Team Liquid wins fourth straight WoW Race to World First

Team Liquid has won the World of Warcraft Race to World First for the fourth consecutive year, defeating the WoW: Midnight Season 1 mythic boss L’ura after 473 pulls and two weeks of competition. The win came with a dramatic twist: a hidden fourth phase that blindsided every team in the race days before the final kill.

The competition was among the closest in recent Race to World First history. Team Echo led at various points, posting a world-best pull of 4.07% at one stage. In the final hours, Echo suffered a sub-0.45% wipe, then a 1.1% wipe shortly after Liquid executed their kill. The last RWF victory for Team Echo was in 2022; Liquid has held the title every year since.

The hidden phase nobody saw coming

For most of the race, L’ura was known to have three phases. Getting through phase three at all was a significant challenge, with dozens of guilds attempting it over two weeks. Team Liquid became the first guild to bring L’ura to zero health in phase three, and their players responded as anyone would: chairs scraped back, hands went up, and the celebrating started.

Then L’ura regenerated to full health.

A fourth phase had been hidden completely. The moment has since circulated widely as the “L’ura Incident,” a video compilation of the reactions across Liquid’s stream: players and coaches in various states of disbelief, a raider reading stunned NPC dialogue aloud and saying, “This cannot be,” and a coach yelling at the team to sit back down and refocus.
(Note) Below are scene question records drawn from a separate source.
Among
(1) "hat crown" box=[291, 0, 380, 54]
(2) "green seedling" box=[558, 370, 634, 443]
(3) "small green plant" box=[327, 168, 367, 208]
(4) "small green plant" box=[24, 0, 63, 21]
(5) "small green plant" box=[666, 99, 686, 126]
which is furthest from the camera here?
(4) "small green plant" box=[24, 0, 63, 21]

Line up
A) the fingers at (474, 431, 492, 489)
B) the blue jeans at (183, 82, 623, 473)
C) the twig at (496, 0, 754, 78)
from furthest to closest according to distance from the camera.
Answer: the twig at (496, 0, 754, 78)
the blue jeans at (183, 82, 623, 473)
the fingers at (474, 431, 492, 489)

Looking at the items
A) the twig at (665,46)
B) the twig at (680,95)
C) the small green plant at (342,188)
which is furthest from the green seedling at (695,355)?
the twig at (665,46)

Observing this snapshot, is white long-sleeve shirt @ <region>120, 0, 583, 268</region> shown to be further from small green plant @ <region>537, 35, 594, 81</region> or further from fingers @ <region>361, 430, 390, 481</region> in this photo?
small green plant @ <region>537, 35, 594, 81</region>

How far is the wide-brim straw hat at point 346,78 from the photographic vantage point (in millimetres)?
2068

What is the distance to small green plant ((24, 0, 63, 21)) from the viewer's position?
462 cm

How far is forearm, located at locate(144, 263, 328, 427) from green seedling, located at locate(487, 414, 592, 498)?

The video had been described as a slightly depressing watch before Liquid secured the win, though the ending gives it a different tone now.

The fourth phase required raiders to survive waves of void creatures using a single beacon of light. On the pull that counted, Team Liquid cleared it with all 20 members alive. No one had seen the phase before Liquid discovered it mid-race, meaning the team had to learn and execute it with no outside reference point.

Echo’s near-miss and what it means for the rivalry

Team Echo pushed Liquid harder than in any previous year of the rivalry. Their sub-0.45% wipe in the final hours means they came within a fraction of ending Liquid’s streak. Liquid player Maximum was candid about that in his post-race interview.

“If I was in that position I would be gutted,” he said of Echo. “That’s like a year of your life. So just shoutout to [Echo] for being as good as they are. They got better from last year as well, and they easily could have won the race.”

The WoW: Midnight Season 1 raid is set on the isle of Quel’Danas. After 473 total pulls across two weeks, Team Liquid secured their fourth consecutive Race to World First title.